**Passage shown**
The Ontario government will act in parallel with the federal initiative, replacing the provincial caregiver and infirm dependant credits with a single new Ontario Caregiver Tax Credit (OCTC). Some features of the new credit: Non-refundable credit at the lowest provincial bracket rate, 5.05%. May be claimed for infirm dependants, including adult children of the claimant or his/her spouse or common law partner. The dependant need not live with the claimant. It does not apply to non-infirm parents or grandparents living with a purported claimant. For 2017, the maximum amount of taxable income for which this credit is available would be $4,794. The OCTC begins phasing out at the dependant's net income over $16,401.

8. Post-secondary students

Ontario Student Assistance Plan (OSAP) provides grants and loans for post-secondary education. The program is in the midst of being transformed to improve accessibility and affordability. Starting in September 2017, the new OSAP will replace many existing provincial grants with a single upfront grant. Weekly aid limits for all students will continue to index to inflation on a yearly basis: Eligible students, including mature students and adult learners with annual incomes of $50,000 or less, will receive enough OSAP grants to cover average tuition costs. 80 per cent of students with annual family incomes below $90,000 will receive grants that equal or exceed the average cost of tuition and will not need to be repaid. The changes will ensure that savings in registered education savings plans (RESPs) will not reduce the amount of financial assistance provided to students through OSAP. Transition to workforce will be eased by raising the minimum salary from $25,000 to $35,000 before an individual will have to start repaying the provincial portion of OSAP loans.

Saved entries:
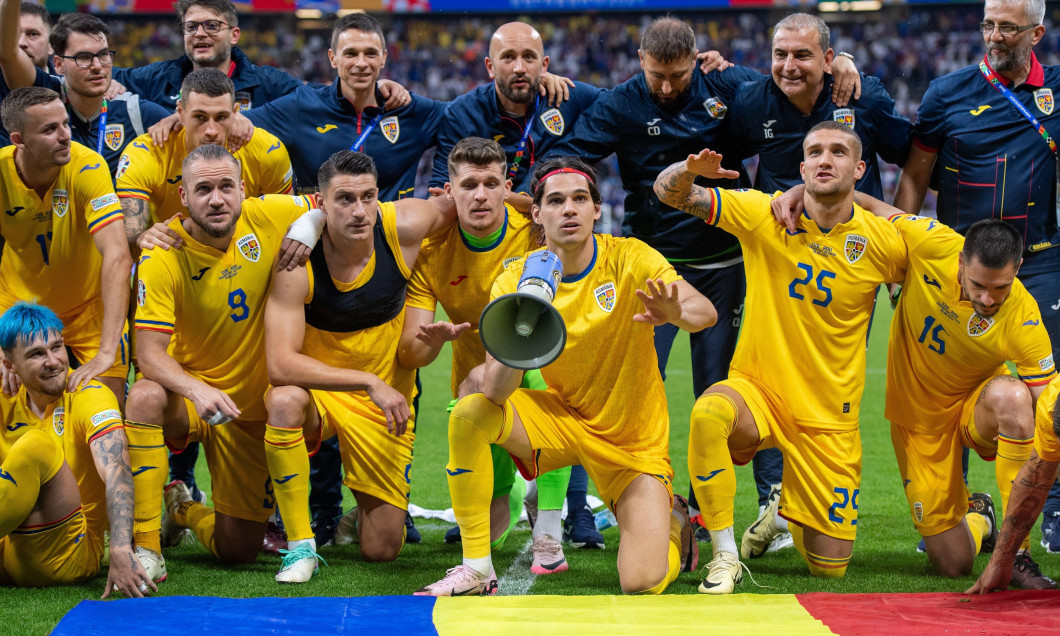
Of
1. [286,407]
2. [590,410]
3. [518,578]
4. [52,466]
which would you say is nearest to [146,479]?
[52,466]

**Work to complete**
Set down in full, word for word, the passage above on the Ontario caregiver tax credit and student assistance.

**Your solution**
The Ontario government will act in parallel with the federal initiative, replacing the provincial caregiver and infirm dependant credits with a single new Ontario Caregiver Tax Credit (OCTC). Some features of the new credit: Non-refundable credit at the lowest provincial bracket rate, 5.05%. May be claimed for infirm dependants, including adult children of the claimant or his/her spouse or common law partner. The dependant need not live with the claimant. It does not apply to non-infirm parents or grandparents living with a purported claimant. For 2017, the maximum amount of taxable income for which this credit is available would be $4,794. The OCTC begins phasing out at the dependant's net income over $16,401.

8. Post-secondary students

Ontario Student Assistance Plan (OSAP) provides grants and loans for post-secondary education. The program is in the midst of being transformed to improve accessibility and affordability. Starting in September 2017, the new OSAP will replace many existing provincial grants with a single upfront grant. Weekly aid limits for all students will continue to index to inflation on a yearly basis: Eligible students, including mature students and adult learners with annual incomes of $50,000 or less, will receive enough OSAP grants to cover average tuition costs. 80 per cent of students with annual family incomes below $90,000 will receive grants that equal or exceed the average cost of tuition and will not need to be repaid. The changes will ensure that savings in registered education savings plans (RESPs) will not reduce the amount of financial assistance provided to students through OSAP. Transition to workforce will be eased by raising the minimum salary from $25,000 to $35,000 before an individual will have to start repaying the provincial portion of OSAP loans.